The impact of mediated social interactions on subjective well-being: An examination of communication mechanisms
Choi, Yoon Hyung
The current dissertation reports the results of a study that investigated how social interactions conducted through information and communication technologies (ICTs) impact subjective well-being. Prior research has found conflicting evidence on the influences of ICT use on well-being, with findings pointing to both negative and positive outcomes. Drawing from a theoretical framework that combines self-determination theory and the interpersonal process model of intimacy, this study investigated how technological affordances present in different ICTs influence social interactions and well-being.
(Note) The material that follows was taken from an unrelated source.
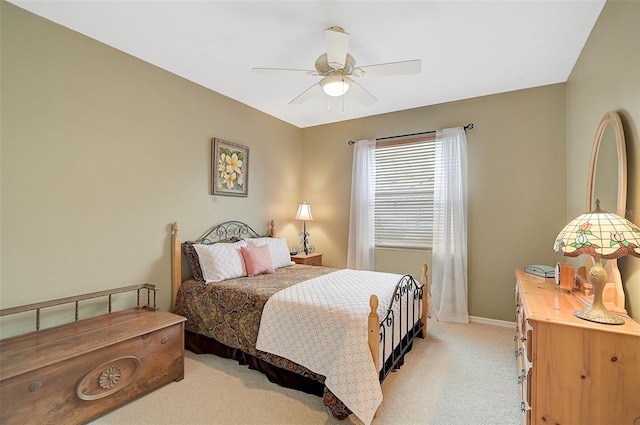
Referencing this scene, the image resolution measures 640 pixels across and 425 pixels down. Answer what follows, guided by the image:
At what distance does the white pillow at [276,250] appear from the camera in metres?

The main findings of this study point to the importance of investigating specific communication processes that occur on ICTs, such as self-disclosure, perceived responsiveness, and satisfaction of psychological needs. By analyzing data from 5037 social interactions that were captured using an experience sampling method, this study found that different technological affordances were associated with changes in interaction processes, which had implications for levels of relatedness need satisfaction and consequent changes in affective well-being.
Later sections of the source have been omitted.